┌────────

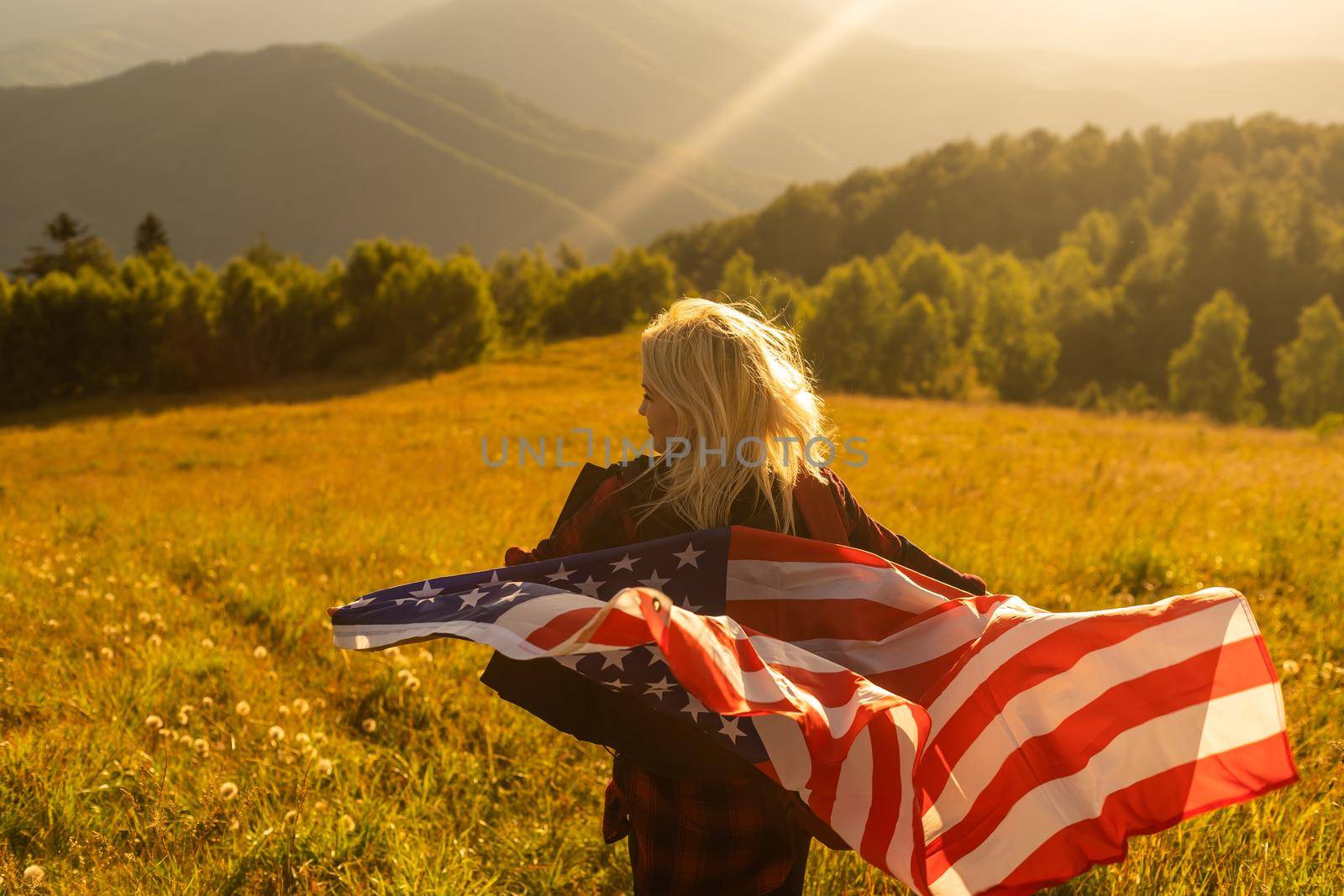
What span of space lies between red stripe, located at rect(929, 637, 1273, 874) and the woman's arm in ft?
1.98

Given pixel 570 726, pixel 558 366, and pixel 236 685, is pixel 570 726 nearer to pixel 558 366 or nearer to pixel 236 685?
pixel 236 685

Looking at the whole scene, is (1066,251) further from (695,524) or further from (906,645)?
(695,524)

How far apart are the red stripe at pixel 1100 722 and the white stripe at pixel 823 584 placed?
0.53 meters

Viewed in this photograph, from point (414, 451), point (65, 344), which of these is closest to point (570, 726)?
point (414, 451)

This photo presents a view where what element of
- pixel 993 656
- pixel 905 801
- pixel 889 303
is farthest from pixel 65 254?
pixel 905 801

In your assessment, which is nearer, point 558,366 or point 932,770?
point 932,770

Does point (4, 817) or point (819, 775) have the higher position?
point (819, 775)

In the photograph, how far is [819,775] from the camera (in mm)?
2189

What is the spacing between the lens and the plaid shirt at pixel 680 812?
2516 mm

└────────

Problem description
Reproduce every line of the rows above verbatim, omitting the pictures.

Task solution
What span of space lies between red stripe, located at rect(929, 637, 1273, 874) and the woman's arm in ft?
1.98

Given pixel 570 726, pixel 558 366, and pixel 236 685, is pixel 570 726 nearer to pixel 558 366 or nearer to pixel 236 685?
pixel 236 685

Looking at the whole scene, is (1066,251) further from (695,524) or further from (906,645)?
(695,524)

How far apart are the red stripe at pixel 1100 722 and the white stripe at pixel 823 584 placed?
0.53 meters

Viewed in this photograph, from point (414, 451), point (65, 344), which of these is closest to point (570, 726)?
point (414, 451)

This photo presents a view where what element of
- pixel 993 656
- pixel 905 801
- pixel 889 303
is farthest from pixel 65 254?
pixel 905 801

In your assessment, which is nearer, point 558,366 or point 932,770?
point 932,770

Does point (4, 817) or point (819, 775) have the higher position?
point (819, 775)

In the photograph, how far is [819,775] from the camera (in mm)?
2189

What is the spacing between the lens and the plaid shirt at pixel 680 812?
2516 mm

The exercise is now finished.